Сидящая напротив учительница забавно сморщила носик.
— Не понимаю… Нет, разумеется, я слышала, что посещение школьного психолога у молодых людей не в чести, но чтобы настолько.
— Не в этом дело. Парень мечтает стать военным, а с такой справкой в личном деле о кадровой службе можно забыть. Максимум, в хозблок возьмут при арктическом батальоне, белых мишек подкармливать.
— Никита военный?

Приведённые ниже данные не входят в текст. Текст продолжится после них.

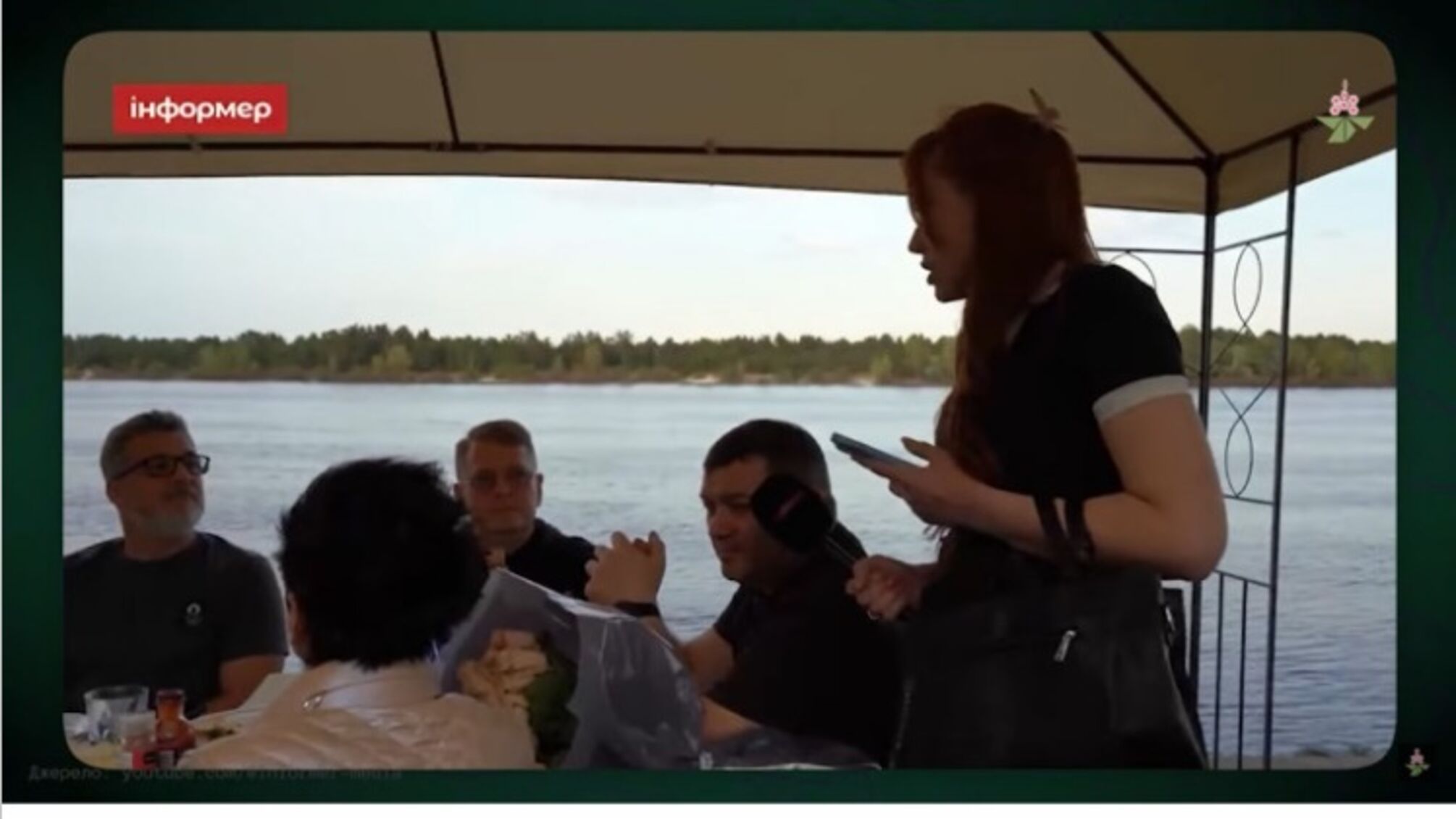 Гуляние во время траура: киевляне требуют увольнения Поворозника и его коллег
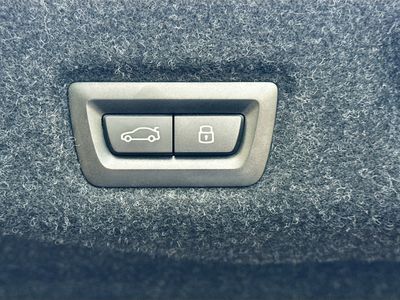 2026 BMW 5 Series — photo 13 view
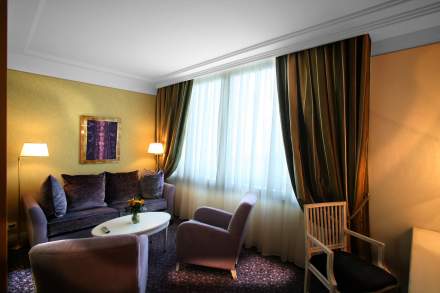 Princesse Flore Hotel - Rooms and suites - Luxury Hotel Clermont-Ferrand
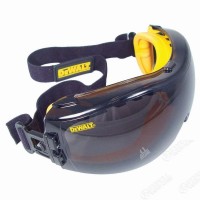 DEWALT Concealer Safety Goggle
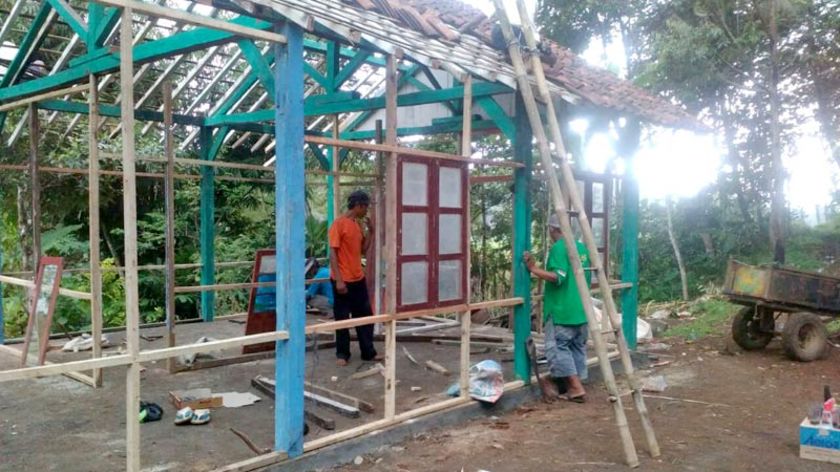 Muslikha, Penderita Lumpuh dari Desa Pandansari Akhirnya Punya Rumah Baru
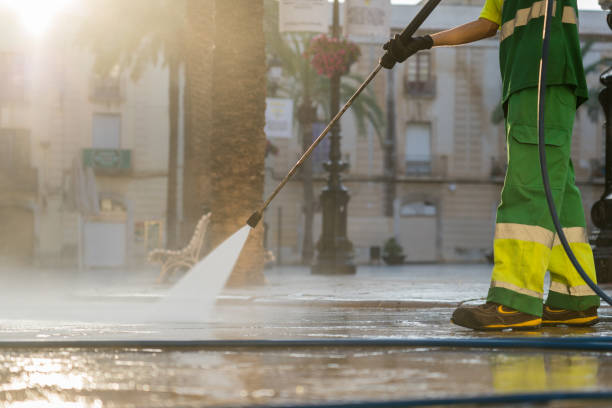 Best Garage Pressure Washing  in Oswego, KS
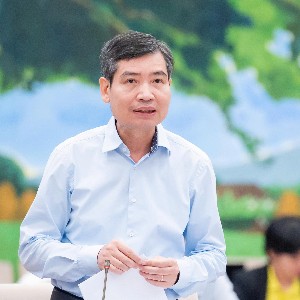 Thứ trưởng Bộ Tài chính Tạ Anh Tuấn trình bày Tờ trình Dự án Luật sửa đổi, bổ sung một số điều của Luật Kế toán, Luật Kiểm toán độc lập. Ảnh: Quochoi.vn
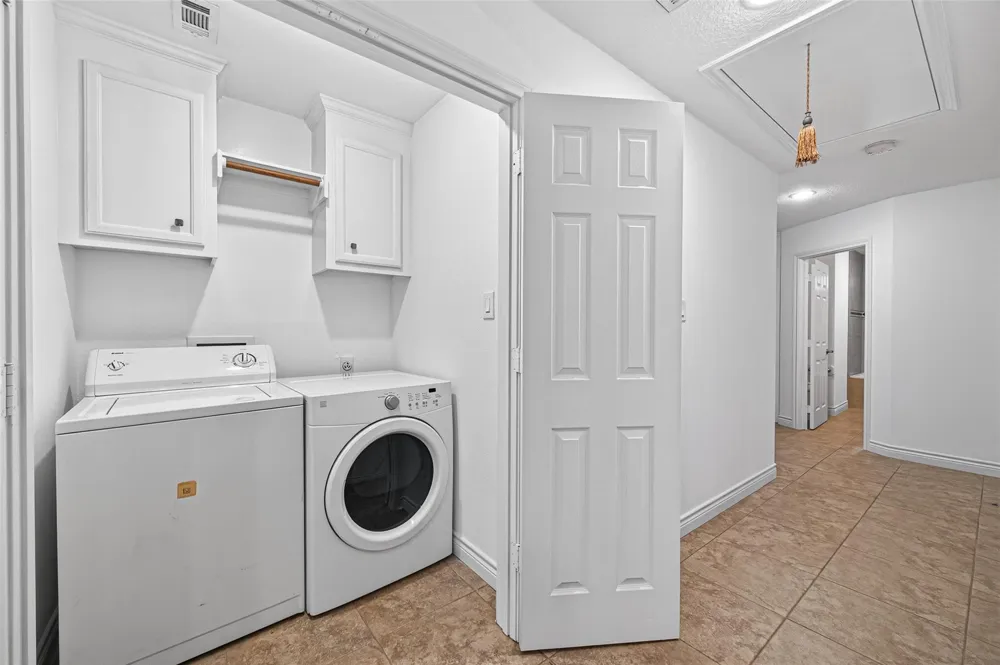 16 Curlew Street La Marque, TX 77568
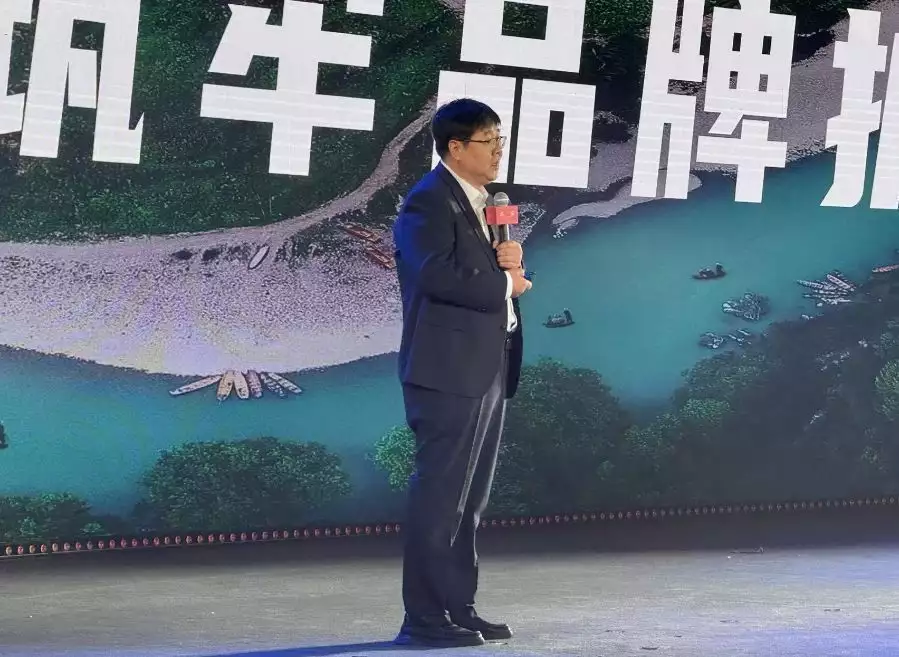 春糖現場｜酒鬼酒總經理程軍首秀：堅持精品酒企戰略，SKU要(yào / yāo)減少50%中國(guó)曆史上(shàng)傳奇的(de)七大(dà)人(rén)物：袁天罡第三，諸葛亮第六，誰第一(yī / yì ／yí)？（産品經理）酒鬼酒彭程，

В шестом классе мальчик мечтал о сугубо гражданских профессиях и вдруг служба в армии. Это он сам вам сказал?
Я молча кивнул.
— Удивительно, Василий Иванович, и как вы только смогли его разговорить.
В этом как раз не было ничего удивительного. Мне бы знать, как его заткнуть.
Всю следующую неделю играл. Каждый вечер погружался в вирткапсулу и начинал страдать по полной программе. И ладно бы убивали, как в любой нормальной игре: автоматной очередью или ножом в рукопашной. Я даже готов был к когтям неведомых монстров и клыкам ходячих мертвяков. Но какая-то гребаная паутинка, которую не заметив смахнул плечом? Тонкие нити разрастались до состояния паразита, пуская корни в цифровое тело. Пять минут, и ты окуклившийся труп. У продавцов были антидоты, которые помогали избавиться от твари, но ты сначала поди её обнаружь.